Ага! Да это тот самый батрачок-старичок. Разговорились, стараясь не повышать голоса. Оказалось (Миша, так его звали), никакой не старичок, лет ему от роду всего тридцать пять. Лет восемь назад позвали его на заработки знакомые чечены в это село. В поселке под Рязанью, где он тогда жил, найти работу было трудно, он и согласился. На один сезон. Когда время вышло, то денег ему не заплатили, паспорт не отдали, объявили, что он больше проел, чем заработал, и оставили на неопределенное время «отрабатывать».
От обиды ударился в бега. В соседнем селе пришел к начальнику милиции района, как раз он проездом там был. Начальник внимательно и сочувственно его выслушал и… В результате передал его начальнику милиции Шатойского района, на которого Миша отпахал еще три года. Потом снова попал в Борзой, где его «содержатели» предупредили: сделаешь еще хоть одну попытку убежать — убьем! Поверил. Теперь вся надежда на наших, которые уже близко. Он слышал, как боевики об этом переговаривались, да и местные приходили к Трактористу, просили военных пленников из села убрать, а то плохо будет всем.
Как-то утром, еще до рассвета, поднялась среди боевиков суета. Забегали, загомонили что-то на своем.
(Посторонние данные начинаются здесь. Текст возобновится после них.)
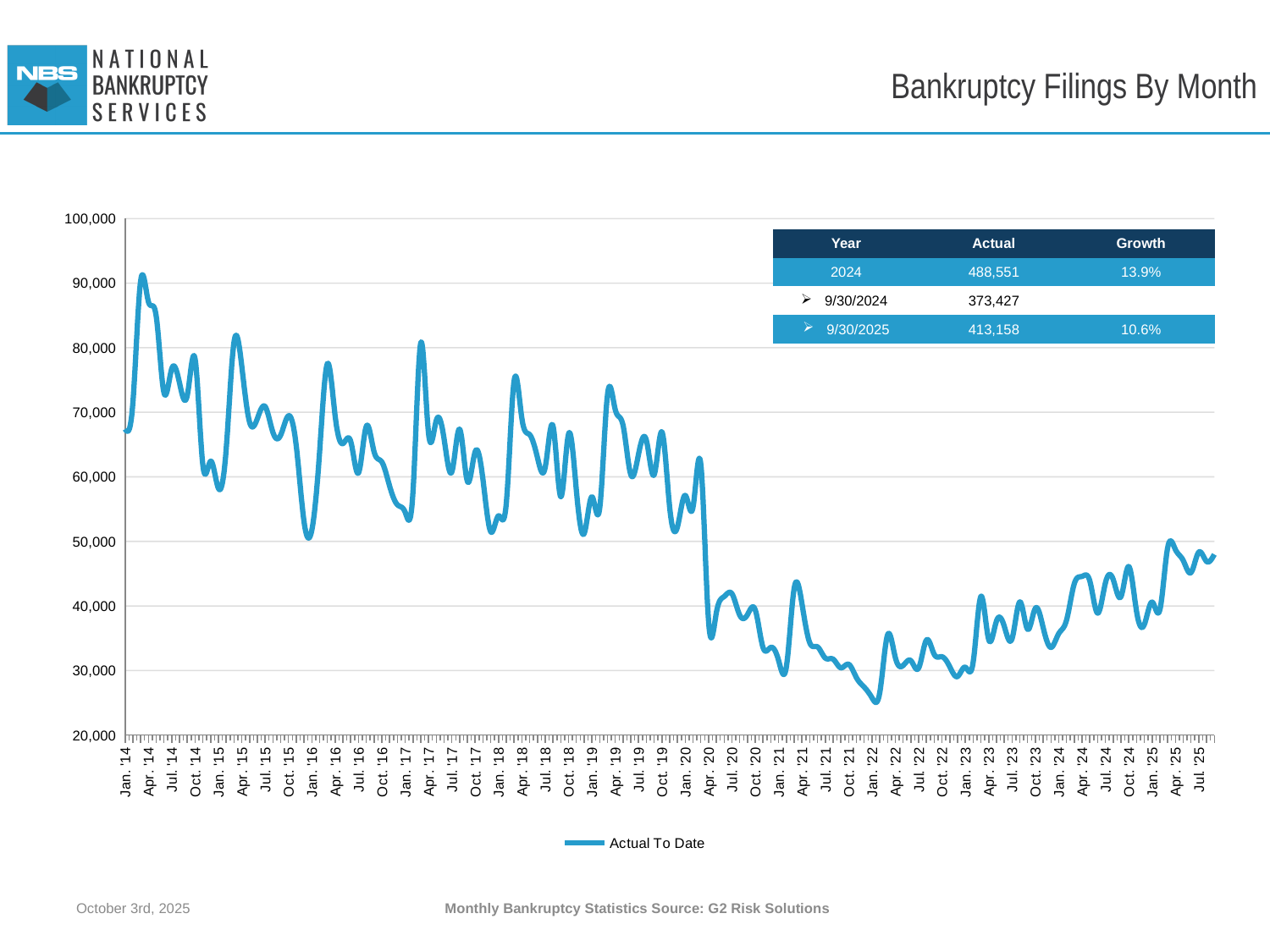
Is the value for Jan. '14 greater or less than 60,000? greater In which year does the line reach its highest value? 2014 What is the title of the chart? Bankruptcy Filings By Month How many series does the legend list? 1 According to the table on the chart, what is the difference between the Actual values for 9/30/2025 and 9/30/2024? 39,731 According to the table on the chart, what is the Actual value for 2024? 488,551 In which year does the line reach its lowest value? 2022 What kind of chart is shown on the slide? line chart Do the values generally rise or fall from Jan. '14 to Jan. '22? fall What is the name of the series shown in the legend? Actual To Date Is the value for Jan. '22 greater or less than 30,000? less Is the value for Jul. '25 greater or less than 40,000? greater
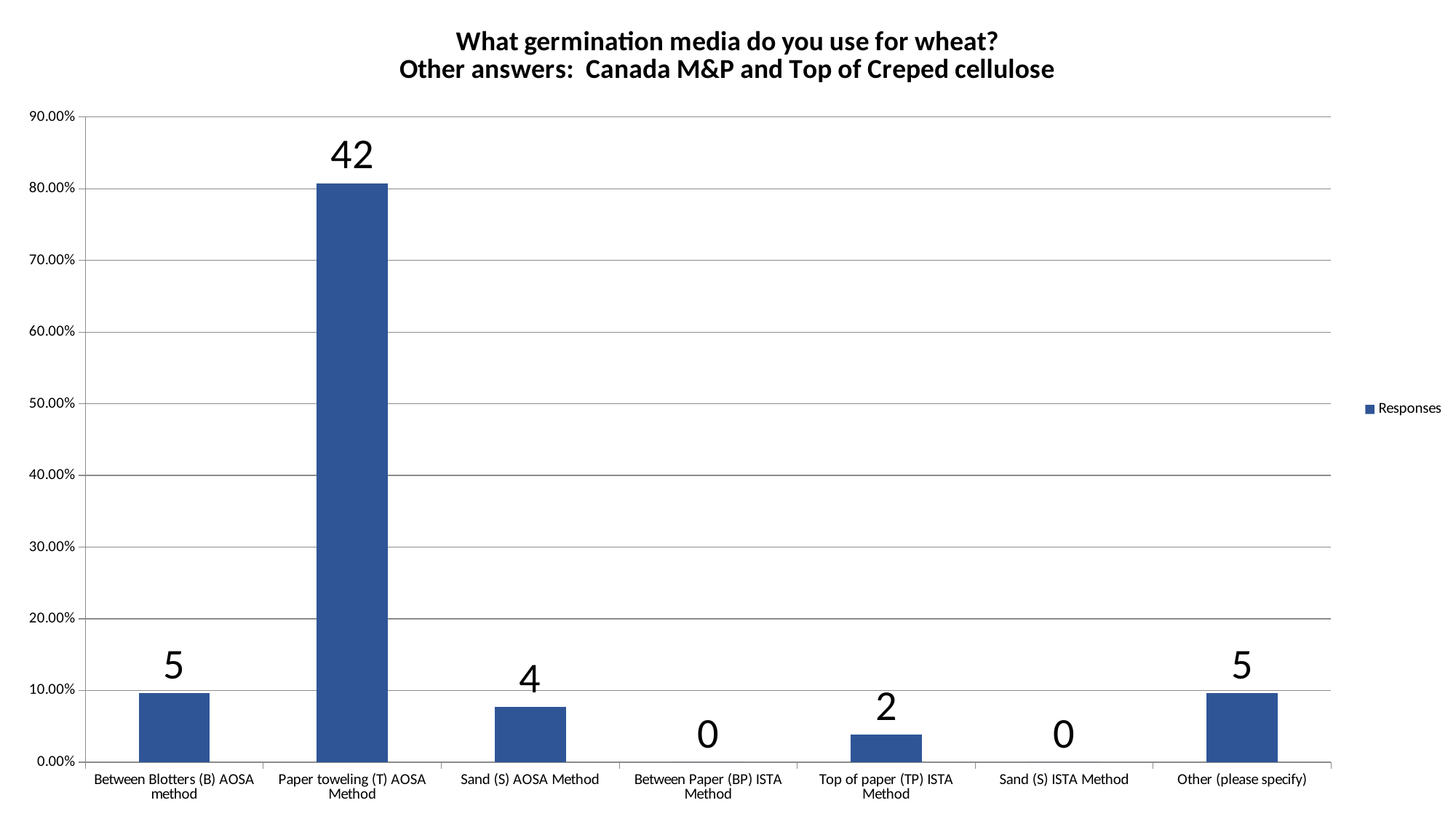
What is the difference between the data labels for Paper toweling (T) AOSA Method and Between Blotters (B) AOSA method? 37 What is the data label shown for Top of paper (TP) ISTA Method? 2 What is the data label shown for Sand (S) AOSA Method? 4 What is the data label shown for Paper toweling (T) AOSA Method? 42 How many categories are shown on the x axis? 7 Is the value for Between Blotters (B) AOSA method greater or less than 20.00%? less What is the data label shown for Other (please specify)? 5 How many series does the legend list? 1 Is the value for Paper toweling (T) AOSA Method greater or less than 70.00%? greater What kind of chart is shown? Bar chart Which has a larger value, Sand (S) AOSA Method or Top of paper (TP) ISTA Method? Sand (S) AOSA Method Which category has the highest bar? Paper toweling (T) AOSA Method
Часто повторяли одно слово: «муфтий, муфтий». Пленникам приказали помыться: «чтоби нэ ванялы». Предупредили, что с ними будет беседовать (ну, значит, допрашивать) верховный глава мусульман Чечни, муфтий Кадыров. Вскоре во двор заехала кавалькада джипов, полных вооруженных охранников. Часа через два томительного ожидания пленных повели на допрос. Первым в дом завели Жукова. За столом в комнате сидели четверо: Тракторист и контрразведчик по бокам стола, в центре — невысокий мужчина в папахе, одетый во все черное (пальто, костюм, рубашка). Лицо его, окаймленное черной бородой и усами, было Сане знакомо по телерепортажам. Это и был Кадыров, «непримиримый борец» за ислам. Черные глаза его ощупывали фигуру пленника, пронизывая насквозь. Волчий взгляд хищника, настигающего жертву, не предвещал ничего хорошего.